At least one member of the Trump family will likely be testifying under oath this summer, but it won’t be the President. Ivanka Trump has been ordered to give a deposition in an ongoing trademark battle involving her namesake clothing and accessories company.
Luxury Italian shoemaker Aquazzura says Ivanka’s brand ripped off their design when creating the Ivanka Trump “Hettie” shoe—a red sandal that looks a little like parts of Elmo were used to make the straps. The Aquazzura “Wild Thing” sandal looks remarkably similar, but Wild Thing costs $700 whereas Ivanka’s version costs $145.
Aquazzura claims that Trump violated their “trade dress:” a trademark-like concept that focuses on identifiable characteristics associated with a particular brand. In this case, Aquazzura says the Wild Thing shoe is so identifiable as an Aquazzura product that consumers are likely to confuse the two sandals, and that has a negative impact on Aquazzura’s brand.
Aquazzura has repeatedly requested that Ivanka testify in the trade dress case, even though Ivanka claims wasn’t involved in the design or manufacturing process.
Ivanka’s lawyers had asked the court to exempt the First Daughter from facing a deposition. “I had no involvement in the conception, design, production or sale of the ‘Hettie Shoe,’” Ivanka’s affidavit read. “My involvement was strictly limited to the final sign-off of each season’s line after it was first reviewed and approved by the company’s design team.”

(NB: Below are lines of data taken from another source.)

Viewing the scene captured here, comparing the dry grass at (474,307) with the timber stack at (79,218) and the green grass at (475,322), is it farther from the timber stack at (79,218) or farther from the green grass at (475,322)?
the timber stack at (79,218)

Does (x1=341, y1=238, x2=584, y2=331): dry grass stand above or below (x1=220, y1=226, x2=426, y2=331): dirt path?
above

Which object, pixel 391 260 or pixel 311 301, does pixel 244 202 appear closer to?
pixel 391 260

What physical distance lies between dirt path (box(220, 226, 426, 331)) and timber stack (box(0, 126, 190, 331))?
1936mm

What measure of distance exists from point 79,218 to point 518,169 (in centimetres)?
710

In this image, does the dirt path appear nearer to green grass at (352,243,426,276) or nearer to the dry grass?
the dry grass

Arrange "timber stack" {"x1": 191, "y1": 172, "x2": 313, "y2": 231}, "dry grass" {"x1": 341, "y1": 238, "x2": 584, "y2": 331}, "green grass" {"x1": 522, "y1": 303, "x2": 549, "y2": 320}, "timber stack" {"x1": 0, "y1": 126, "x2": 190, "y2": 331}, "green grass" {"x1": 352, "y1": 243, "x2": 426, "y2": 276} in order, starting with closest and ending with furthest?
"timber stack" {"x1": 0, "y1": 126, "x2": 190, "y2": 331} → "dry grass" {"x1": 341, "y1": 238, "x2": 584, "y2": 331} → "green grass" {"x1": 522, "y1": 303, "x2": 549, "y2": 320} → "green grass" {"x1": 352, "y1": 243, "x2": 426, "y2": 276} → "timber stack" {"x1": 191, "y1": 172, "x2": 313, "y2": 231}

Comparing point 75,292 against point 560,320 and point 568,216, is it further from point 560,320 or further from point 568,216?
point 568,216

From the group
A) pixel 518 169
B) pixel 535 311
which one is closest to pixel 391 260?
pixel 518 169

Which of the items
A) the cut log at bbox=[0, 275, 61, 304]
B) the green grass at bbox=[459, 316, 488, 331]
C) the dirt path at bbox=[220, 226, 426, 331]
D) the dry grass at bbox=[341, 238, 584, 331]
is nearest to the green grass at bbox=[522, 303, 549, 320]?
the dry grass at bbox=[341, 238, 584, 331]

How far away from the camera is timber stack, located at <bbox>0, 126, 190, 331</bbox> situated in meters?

On Friday, U.S. District Judge Katherine Forrest, however, rejected that request, and it looks as though Ivanka will have to testify under oath about her shoe-line management later this summer.
According to Forrest, there’s “a reasonable inference that the shoe at issue would not have been released without [Ivanka’s] approval.”
Forrest went on to say that Ivanka has made public statements to the effect that she was intimately involved in her company’s design decisions. She pointed specifically to an interview Ivanka gave to Footwear News, where Ivanka said, “there’s not a shoe I’m not intimately involved in designing.”
Trump’s lawyers also contend that Aquazzura’s shoe shouldn’t be protected under trademark or trade dress because it lacks “distinctiveness,” and that “Wild Thing” isn’t readily identifiable with the brand. Previously, Trump’s team also claimed Aquazzura was suing Trump for publicity.